Open Design Questions¶

[x] tools/ vs devtools/ directory name — Decided: tools/dev-tools/
[x] FastAPI vs Starlette vs stdlib — Decided: FastAPI + Uvicorn
[x] Should gather_env_info() be extracted to a shared module? — Decided: Yes. Extract to scripts/_env_collectors/ as a plugin-based collector system.
[x] Static HTML export mode — Decided: Yes. Secondary export feature with PII-level redaction by default. No JavaScript in export.
[ ] Chart.js usage — Deferred. Start without Chart.js. Add later only if specific visualisations prove more useful than tables. The 65 KB cost needs to be justified by real UX value.
[ ] Exact allowlist for "safe" env vars — needs review of common platforms (Linux, macOS, Windows) to build a comprehensive list.
[ ] Deep scan timeout budget — total time limit for ?deep=true scans to prevent runaway collection.

Constraints¶

Local-only.
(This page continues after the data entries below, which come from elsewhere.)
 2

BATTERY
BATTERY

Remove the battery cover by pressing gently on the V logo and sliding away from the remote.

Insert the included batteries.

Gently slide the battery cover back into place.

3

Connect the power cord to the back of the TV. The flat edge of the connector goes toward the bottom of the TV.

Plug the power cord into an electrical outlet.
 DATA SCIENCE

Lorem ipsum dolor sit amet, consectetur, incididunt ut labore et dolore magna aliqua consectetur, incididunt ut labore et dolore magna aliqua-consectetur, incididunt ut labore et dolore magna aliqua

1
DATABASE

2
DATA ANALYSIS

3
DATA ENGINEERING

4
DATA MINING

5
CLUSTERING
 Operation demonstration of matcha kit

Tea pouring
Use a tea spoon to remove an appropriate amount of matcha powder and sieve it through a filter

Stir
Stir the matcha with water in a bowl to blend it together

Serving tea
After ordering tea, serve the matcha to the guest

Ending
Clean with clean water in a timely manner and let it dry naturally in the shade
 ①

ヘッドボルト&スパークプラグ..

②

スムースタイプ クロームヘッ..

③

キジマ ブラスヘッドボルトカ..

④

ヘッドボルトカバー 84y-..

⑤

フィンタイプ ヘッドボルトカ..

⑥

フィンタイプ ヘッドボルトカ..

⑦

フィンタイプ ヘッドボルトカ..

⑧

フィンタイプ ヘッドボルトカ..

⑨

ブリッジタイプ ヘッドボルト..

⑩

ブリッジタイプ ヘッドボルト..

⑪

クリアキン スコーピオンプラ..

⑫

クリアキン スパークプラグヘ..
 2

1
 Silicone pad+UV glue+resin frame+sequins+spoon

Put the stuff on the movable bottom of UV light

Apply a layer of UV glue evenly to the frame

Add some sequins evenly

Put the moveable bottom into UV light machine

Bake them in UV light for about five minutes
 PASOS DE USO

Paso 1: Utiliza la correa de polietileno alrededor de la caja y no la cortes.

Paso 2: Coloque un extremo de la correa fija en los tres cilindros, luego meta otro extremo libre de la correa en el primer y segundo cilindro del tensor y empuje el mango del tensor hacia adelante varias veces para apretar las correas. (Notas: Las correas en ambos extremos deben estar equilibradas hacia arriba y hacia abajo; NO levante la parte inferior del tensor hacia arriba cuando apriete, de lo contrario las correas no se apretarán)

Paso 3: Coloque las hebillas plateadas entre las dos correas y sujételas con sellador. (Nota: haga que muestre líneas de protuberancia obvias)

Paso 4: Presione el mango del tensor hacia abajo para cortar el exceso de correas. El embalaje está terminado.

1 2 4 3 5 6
Bind to 127.0.0.1 only. No authentication, no TLS, no CORS. See security section in exploration.
Read-only. POST /api/scan triggers collection (a read operation) but does not mutate system state. No write endpoints. No forms that submit.
No npm / Node.js. All JS vendored as single files. No build step.
Python 3.11+ — matches project minimum.
Exports are redacted by default. Users must explicitly opt in to lower redaction levels.
No secrets in the browser. When redaction is SECRETS or higher, the server never sends unredacted values to the client.
Jinja2 autoescape=True — non-negotiable for safe rendering of arbitrary env-var values.